SOURCE TEXT:
CHICAGO (CBS) – Federal investigators said the CTA Yellow Line crash that resulted in dozens of injuries might have happened because of a design problem that prevented the train from stopping before striking snow equipment on the tracks.
During a press conference on Saturday afternoon, Jennifer Homendy, the chair of the National Transportation Safety Board, said the investigation team determined the design problem made it so the braking distance the train had was 1,780 feet, about 1,000 feet shorter than newer systems.
Investigators did not detect any obvious errors on the part of the driver, who was slowing the car at the time of the crash. The CTA knew the equipment was on the track ahead of the train and they were trying to stop.
Homendy stressed the findings she shared on Saturday were preliminary and that more investigation needs to take place. A final analysis will take months to complete.
"The braking distance should have been longer," Homendy said, referring to the CTA's system. "A brand new system today, with the same track, they should have had 2,745 feet to stop that train ... not 1,780 feet. That is a design problem."
She said more modern design systems allow for longer stopping distances, especially as trains have gotten heavier with more passengers.
"Really surprising that these tried and true older cars have a design specification flow that for years we've been operating with perhaps, unsafe stopping distances," said Joe Schwieterman, a professor at DePaul University and an expert in the field of transportation. "This, you know, just shows how we constantly need to be vigilant about these new risks, because this was a lot of injury here."
Homendy said the Yellow Line train was traveling at 26.9 miles per hour at the time of the collision with the snow fighter locomotive. Investigators looked at video footage from multiple cameras.
She also said there were six employees on the snow fighter locomotive at the time of the crash and that the equipment was on the tracks for planned training.
Homendy also mentioned an issue with residue on the track as the train tried to stop, which caused the wheels to skip.
She added that the audio that appeared to show some were aware of the snow equipment on the tracks was a warning not for the train that ultimately crashed but for the one trailing it.
they didn't recall any squeeling brakes, whistles, or sirens.
NTSB officials said it's unclear how much of the CTA system might be operating under the old design, but they stressed they believe the CTA is still as a whole, a safer option than driving.
In all, 38 people on the CTA train were hurt. There were 31 passengers and seven CTA employees on the train. A total of 23 were sent to area hospitals, some with serious injuries.
Investigators said it was still unclear when the Yellow Line would resume operations in that section of the system.
CBS 2 has reached out to the CTA for comment but has not heard back.

GOAL OF THE EXERCISE:
Answer these questions from the article on the Yellow Line crash:
1. What braking distance did the train have?
2. How fast was the train going when it hit the snow fighter locomotive?
3. How many people on the CTA train were hurt?
The listing has no connection to the article on the Yellow Line crash.

Saved entries
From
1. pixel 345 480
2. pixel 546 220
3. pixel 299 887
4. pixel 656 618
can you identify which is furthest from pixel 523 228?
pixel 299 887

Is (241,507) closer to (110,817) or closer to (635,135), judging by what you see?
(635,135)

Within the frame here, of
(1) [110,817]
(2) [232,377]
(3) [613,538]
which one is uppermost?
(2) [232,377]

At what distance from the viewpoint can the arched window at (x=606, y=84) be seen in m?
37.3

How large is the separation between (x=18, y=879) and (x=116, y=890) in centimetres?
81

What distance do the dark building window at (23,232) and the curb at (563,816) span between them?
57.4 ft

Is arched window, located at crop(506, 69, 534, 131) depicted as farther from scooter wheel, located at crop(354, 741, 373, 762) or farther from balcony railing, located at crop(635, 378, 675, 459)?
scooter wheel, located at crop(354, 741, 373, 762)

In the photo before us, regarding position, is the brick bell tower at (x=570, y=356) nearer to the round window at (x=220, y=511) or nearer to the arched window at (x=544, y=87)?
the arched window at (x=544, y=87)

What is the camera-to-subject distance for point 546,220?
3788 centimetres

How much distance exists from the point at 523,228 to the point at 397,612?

SOLUTION FOR THIS EXERCISE:
1. 1,780 feet
2. 26.9 miles per hour
3. 38